Late Night Jokes for July 25, 2014

  • Crocodile Dundee actor Paul Hogan has filed for divorce with his wife.  They had a dispute after Hogan brought his wife on their anniversary to a romantic candlelit-dinner at the Outback Steakhouse.
  • Speaking of failed relationships, Israel and Gaza have issued a 12-hour cease-fire in recognition of the Sabbath on Friday and Saturday nights.  Because if there’s one thing both sides can agree on, it’s the freakin’ weekend!
  • Bose is suing Beats by Dre over noise-cancelling technology.  Although the legal paperwork has been filed, Beats’ CEO Dr. Dre has yet to respond formally.  He just keeps nodding his head.
  • Microsoft has laid off 13,000 workers.  Apparently all of our grandparents who need tech support in using Microsoft Word are all dying off.
  • This week, Buzz Aldrin celebrated 45 years since landing on the Moon.  And to celebrate, the retired Apollo astronaut spent 45 minutes sitting on the toilet.

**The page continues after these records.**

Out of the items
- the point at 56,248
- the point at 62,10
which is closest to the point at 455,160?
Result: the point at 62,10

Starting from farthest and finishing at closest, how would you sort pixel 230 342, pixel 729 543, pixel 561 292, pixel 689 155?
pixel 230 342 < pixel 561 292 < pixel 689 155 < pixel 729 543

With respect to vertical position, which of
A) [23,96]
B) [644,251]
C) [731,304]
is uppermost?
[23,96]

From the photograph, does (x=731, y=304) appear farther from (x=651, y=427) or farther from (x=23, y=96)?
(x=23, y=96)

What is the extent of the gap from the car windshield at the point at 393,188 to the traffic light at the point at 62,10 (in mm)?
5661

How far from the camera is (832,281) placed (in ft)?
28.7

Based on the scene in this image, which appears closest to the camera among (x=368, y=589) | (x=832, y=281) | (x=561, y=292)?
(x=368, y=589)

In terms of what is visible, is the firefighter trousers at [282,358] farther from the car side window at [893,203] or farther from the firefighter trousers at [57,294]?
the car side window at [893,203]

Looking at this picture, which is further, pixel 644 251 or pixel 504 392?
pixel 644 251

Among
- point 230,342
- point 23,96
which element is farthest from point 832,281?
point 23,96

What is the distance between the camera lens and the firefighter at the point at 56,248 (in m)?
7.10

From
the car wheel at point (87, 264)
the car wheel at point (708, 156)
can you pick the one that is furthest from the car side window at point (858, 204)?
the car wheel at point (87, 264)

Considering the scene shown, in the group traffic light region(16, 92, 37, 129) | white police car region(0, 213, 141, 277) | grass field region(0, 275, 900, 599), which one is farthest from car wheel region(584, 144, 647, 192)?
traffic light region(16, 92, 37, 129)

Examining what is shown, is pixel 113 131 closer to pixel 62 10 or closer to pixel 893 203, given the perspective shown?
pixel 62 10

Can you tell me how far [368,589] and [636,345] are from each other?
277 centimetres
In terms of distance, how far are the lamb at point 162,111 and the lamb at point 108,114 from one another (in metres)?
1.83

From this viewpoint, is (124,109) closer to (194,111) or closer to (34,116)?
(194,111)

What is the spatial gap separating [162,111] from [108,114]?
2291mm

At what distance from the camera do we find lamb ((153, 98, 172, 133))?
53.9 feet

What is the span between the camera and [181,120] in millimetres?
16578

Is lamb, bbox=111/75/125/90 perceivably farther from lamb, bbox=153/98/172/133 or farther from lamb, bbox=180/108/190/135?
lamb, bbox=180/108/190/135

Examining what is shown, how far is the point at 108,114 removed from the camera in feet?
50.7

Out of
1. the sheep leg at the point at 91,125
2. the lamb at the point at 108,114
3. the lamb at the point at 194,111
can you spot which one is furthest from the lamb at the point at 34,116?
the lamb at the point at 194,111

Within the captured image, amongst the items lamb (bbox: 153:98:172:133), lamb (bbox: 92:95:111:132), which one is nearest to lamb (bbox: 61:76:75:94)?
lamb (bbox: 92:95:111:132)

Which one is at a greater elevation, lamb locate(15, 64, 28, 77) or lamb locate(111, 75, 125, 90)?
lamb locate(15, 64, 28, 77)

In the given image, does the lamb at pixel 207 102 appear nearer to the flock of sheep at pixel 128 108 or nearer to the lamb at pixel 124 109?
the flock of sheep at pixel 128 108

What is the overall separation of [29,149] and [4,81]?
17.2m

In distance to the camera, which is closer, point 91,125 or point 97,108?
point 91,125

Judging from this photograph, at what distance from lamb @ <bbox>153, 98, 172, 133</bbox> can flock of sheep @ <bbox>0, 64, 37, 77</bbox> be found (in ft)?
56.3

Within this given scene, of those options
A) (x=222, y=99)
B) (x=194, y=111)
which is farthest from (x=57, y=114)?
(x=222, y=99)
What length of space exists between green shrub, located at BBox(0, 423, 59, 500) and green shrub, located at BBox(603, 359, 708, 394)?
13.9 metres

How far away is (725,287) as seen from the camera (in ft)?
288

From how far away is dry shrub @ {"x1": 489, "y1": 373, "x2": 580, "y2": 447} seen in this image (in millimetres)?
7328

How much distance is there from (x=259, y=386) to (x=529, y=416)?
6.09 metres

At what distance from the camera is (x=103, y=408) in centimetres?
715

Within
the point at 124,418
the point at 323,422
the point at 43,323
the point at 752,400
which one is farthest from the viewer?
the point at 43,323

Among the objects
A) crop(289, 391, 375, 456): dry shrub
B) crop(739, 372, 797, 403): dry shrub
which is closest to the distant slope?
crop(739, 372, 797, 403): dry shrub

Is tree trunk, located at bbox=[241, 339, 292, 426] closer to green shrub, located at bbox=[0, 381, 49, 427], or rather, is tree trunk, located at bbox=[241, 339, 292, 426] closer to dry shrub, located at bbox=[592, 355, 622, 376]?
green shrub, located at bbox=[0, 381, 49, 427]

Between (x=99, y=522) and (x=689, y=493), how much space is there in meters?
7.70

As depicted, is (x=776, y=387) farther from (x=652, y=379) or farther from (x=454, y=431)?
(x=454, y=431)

  • North Korea has filed a U.N. complaint about the comedy film, ‘The Interview’, claiming it’s fake and misleading.  If the complaint works out, several sub-Saharan African countries are going to file a class-action lawsuit against the movie “The Lion King”.

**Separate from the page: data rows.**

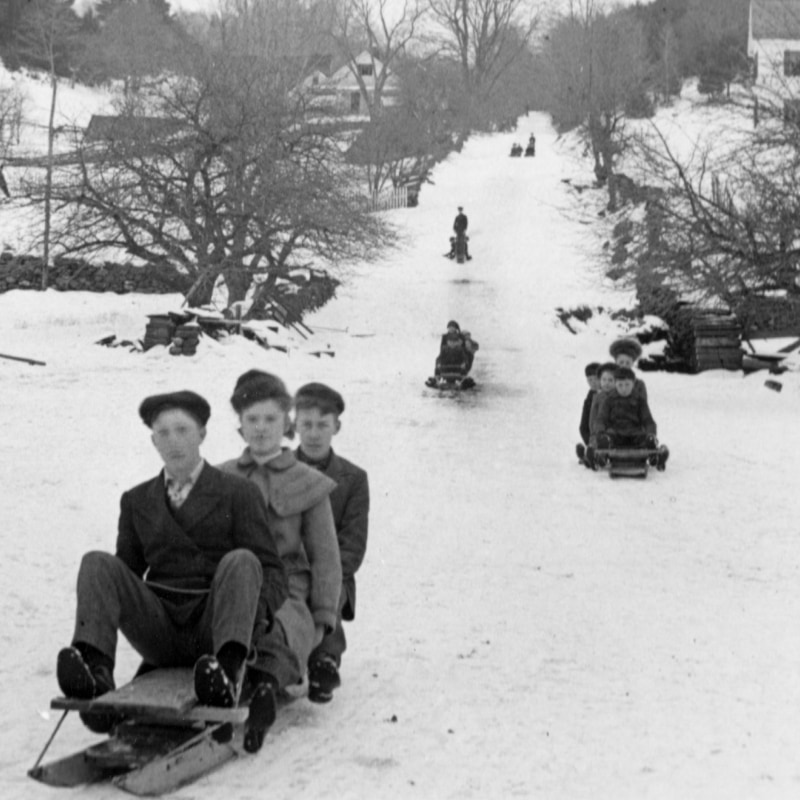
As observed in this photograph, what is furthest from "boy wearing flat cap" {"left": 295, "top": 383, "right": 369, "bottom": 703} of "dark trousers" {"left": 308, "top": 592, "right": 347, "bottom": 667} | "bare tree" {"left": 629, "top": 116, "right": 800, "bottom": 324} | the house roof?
the house roof

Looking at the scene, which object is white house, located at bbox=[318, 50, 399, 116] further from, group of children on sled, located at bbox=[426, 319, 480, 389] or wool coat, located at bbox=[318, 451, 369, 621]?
wool coat, located at bbox=[318, 451, 369, 621]

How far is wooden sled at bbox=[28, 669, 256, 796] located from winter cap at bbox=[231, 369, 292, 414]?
110cm

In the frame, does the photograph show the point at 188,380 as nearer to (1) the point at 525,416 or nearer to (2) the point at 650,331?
(1) the point at 525,416

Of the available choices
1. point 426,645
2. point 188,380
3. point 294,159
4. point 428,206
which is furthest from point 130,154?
point 428,206

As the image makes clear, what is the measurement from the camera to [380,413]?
48.6ft

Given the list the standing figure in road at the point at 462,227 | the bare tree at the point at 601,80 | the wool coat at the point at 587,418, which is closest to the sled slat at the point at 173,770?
the wool coat at the point at 587,418

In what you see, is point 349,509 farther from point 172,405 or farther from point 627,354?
point 627,354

  • Weird Al Yankovic is #1 on the Billboard charts for the first time ever in his career.  Unfortunately he parodied Pharrell Williams’ “Happy”, so once again, nobody’s a winner.

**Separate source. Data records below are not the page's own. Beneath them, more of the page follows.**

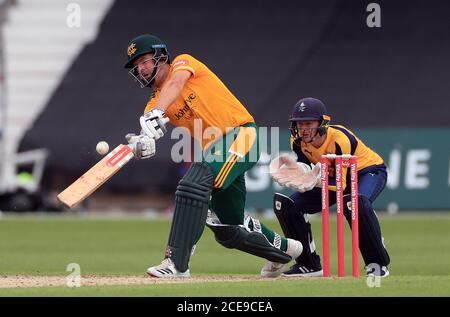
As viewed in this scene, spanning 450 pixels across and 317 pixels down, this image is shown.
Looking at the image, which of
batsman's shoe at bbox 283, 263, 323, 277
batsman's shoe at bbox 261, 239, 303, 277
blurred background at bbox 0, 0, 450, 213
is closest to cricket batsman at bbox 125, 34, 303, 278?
batsman's shoe at bbox 261, 239, 303, 277

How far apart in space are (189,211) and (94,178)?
0.68 meters

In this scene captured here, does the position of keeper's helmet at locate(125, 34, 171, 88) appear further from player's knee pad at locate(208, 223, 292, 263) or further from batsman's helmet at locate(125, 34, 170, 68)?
player's knee pad at locate(208, 223, 292, 263)

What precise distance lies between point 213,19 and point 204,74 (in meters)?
15.8

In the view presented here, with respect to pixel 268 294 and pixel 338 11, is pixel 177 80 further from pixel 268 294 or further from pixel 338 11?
pixel 338 11

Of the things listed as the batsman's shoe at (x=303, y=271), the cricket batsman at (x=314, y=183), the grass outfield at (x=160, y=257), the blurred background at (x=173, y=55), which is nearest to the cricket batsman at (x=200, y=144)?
the grass outfield at (x=160, y=257)

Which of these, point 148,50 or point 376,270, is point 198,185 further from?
point 376,270

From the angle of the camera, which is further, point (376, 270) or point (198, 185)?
point (376, 270)

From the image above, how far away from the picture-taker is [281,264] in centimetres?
878

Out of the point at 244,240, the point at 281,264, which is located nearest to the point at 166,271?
the point at 244,240

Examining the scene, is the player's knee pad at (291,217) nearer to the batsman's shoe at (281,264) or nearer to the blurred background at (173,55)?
the batsman's shoe at (281,264)

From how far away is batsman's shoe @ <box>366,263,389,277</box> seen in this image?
870 centimetres

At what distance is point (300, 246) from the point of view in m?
8.84

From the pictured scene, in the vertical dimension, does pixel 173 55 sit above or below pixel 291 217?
above

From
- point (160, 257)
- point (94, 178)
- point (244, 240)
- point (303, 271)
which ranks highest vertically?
point (94, 178)
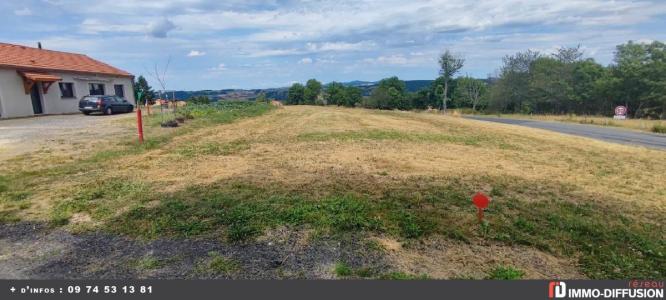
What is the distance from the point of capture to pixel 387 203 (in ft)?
18.8

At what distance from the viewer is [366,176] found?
7523 millimetres

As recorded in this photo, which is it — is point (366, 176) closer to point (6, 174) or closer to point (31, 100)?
point (6, 174)

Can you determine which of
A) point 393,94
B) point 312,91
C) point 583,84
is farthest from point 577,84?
point 312,91

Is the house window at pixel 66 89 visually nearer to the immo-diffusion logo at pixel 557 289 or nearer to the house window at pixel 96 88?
the house window at pixel 96 88

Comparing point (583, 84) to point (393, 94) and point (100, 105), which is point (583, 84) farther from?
point (100, 105)

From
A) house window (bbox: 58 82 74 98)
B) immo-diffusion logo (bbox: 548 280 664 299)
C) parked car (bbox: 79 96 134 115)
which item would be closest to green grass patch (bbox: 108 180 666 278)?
immo-diffusion logo (bbox: 548 280 664 299)

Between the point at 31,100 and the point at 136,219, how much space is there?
22.4 meters

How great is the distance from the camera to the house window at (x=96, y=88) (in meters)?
26.7

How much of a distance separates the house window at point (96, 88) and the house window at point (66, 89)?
190 centimetres

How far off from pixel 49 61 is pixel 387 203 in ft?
89.3

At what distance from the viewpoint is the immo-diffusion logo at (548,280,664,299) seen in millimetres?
3305

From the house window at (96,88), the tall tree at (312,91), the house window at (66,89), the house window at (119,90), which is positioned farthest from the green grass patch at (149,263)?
the tall tree at (312,91)

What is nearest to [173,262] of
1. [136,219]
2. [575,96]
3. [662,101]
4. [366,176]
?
[136,219]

  • President Obama visited Los Angeles for a series of fundraisers this week.  But due to the secret service-mandated street closures around the vicinity, nobody could make it to the fundraiser in time to meet the President.
  • A Pittsburgh man used a video-game gun to thwart off a burglar.  The bugler was an animated Nintendo Duck.
  • California has imposed unprecedented conservation rules to address the severe drought this summer.  In other news, the Governor of California is starting a health initiative called the “Dehydration Weight Loss Diet”.